What is expected.
An exact copy of every entry is needed, without the pictures.

(Dataset entries)
======

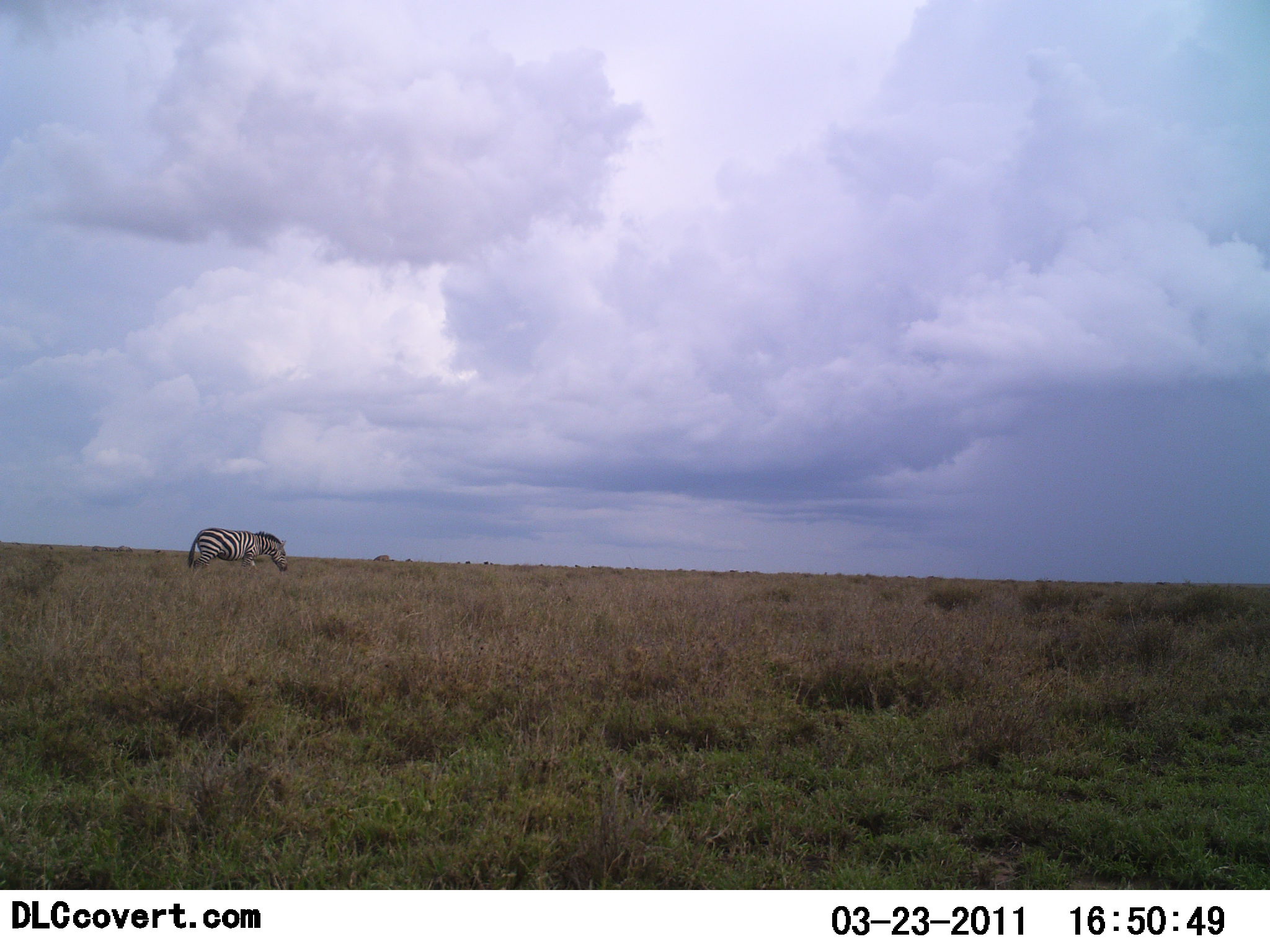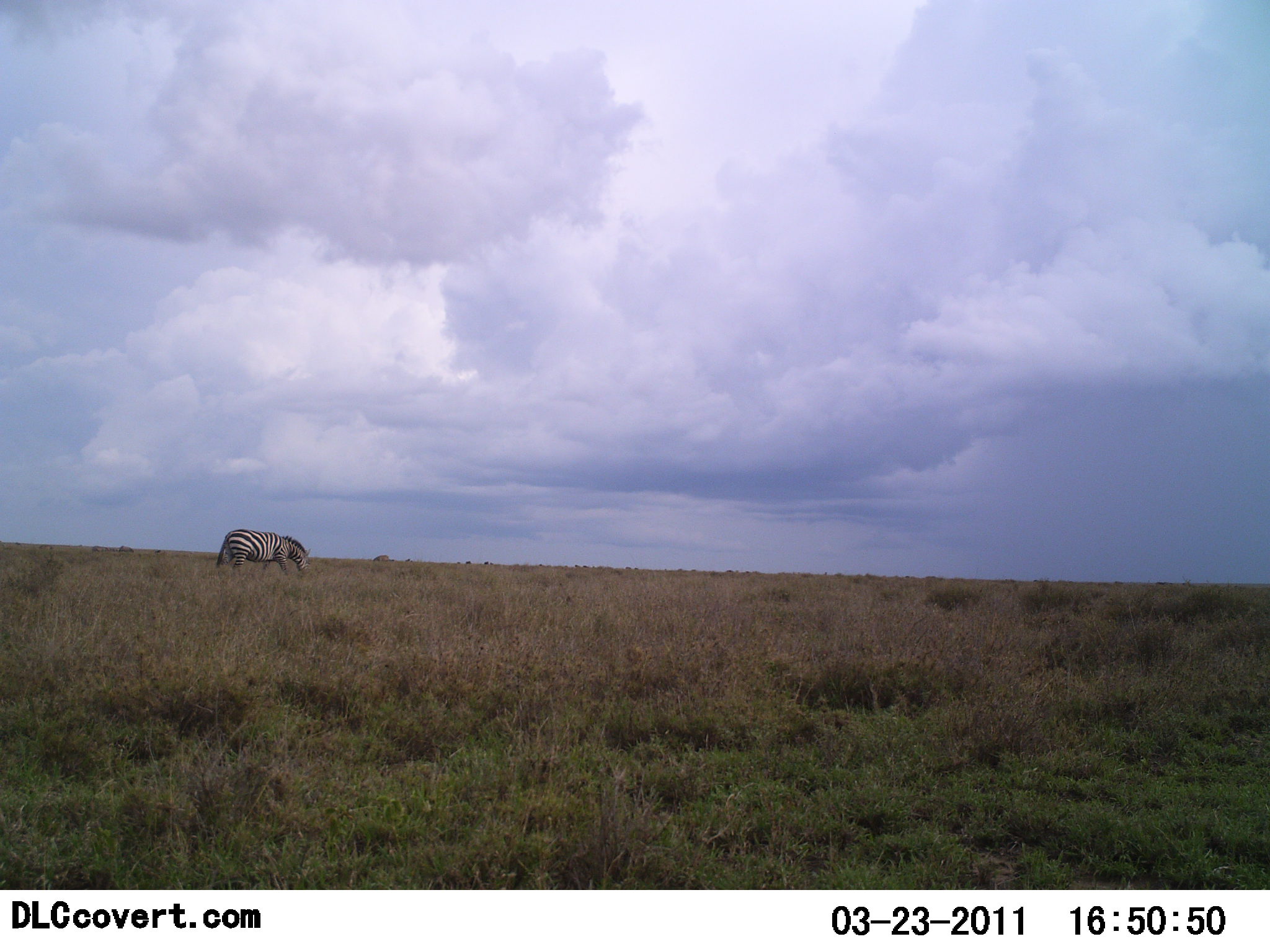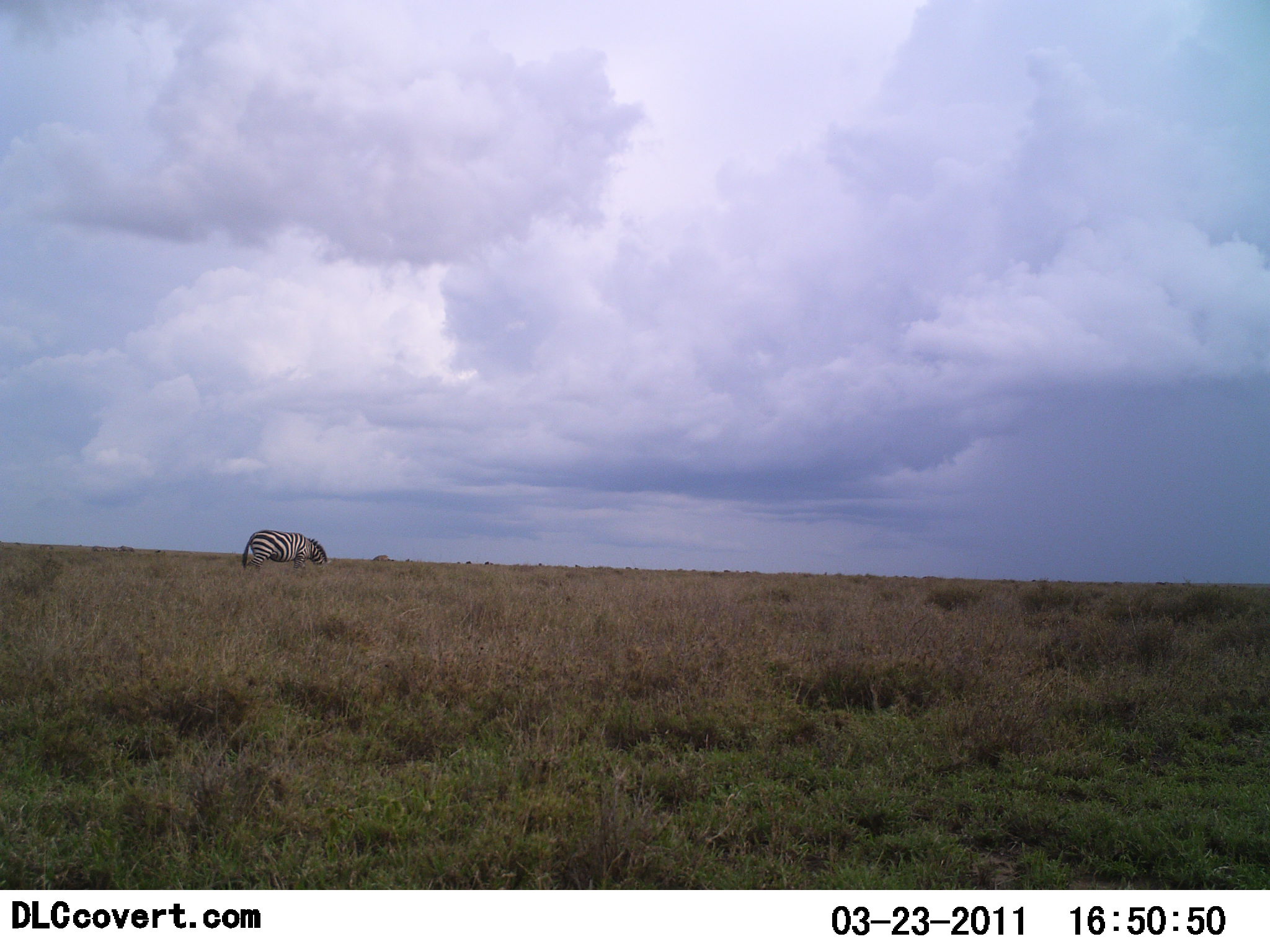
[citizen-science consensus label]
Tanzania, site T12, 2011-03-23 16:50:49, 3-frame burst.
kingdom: Animalia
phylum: Chordata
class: Mammalia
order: Perissodactyla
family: Equidae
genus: Equus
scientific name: Equus quagga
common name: plains zebra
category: zebra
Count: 1.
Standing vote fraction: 33%.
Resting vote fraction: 0%.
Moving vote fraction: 42%.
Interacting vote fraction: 0%.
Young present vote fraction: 0%.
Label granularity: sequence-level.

======

Exercise output.
[citizen-science consensus label]
Tanzania, site T12, 2011-03-23 16:50:49, 3-frame burst.
kingdom: Animalia
phylum: Chordata
class: Mammalia
order: Perissodactyla
family: Equidae
genus: Equus
scientific name: Equus quagga
common name: plains zebra
category: zebra
Count: 1.
Standing vote fraction: 33%.
Resting vote fraction: 0%.
Moving vote fraction: 42%.
Interacting vote fraction: 0%.
Young present vote fraction: 0%.
Label granularity: sequence-level.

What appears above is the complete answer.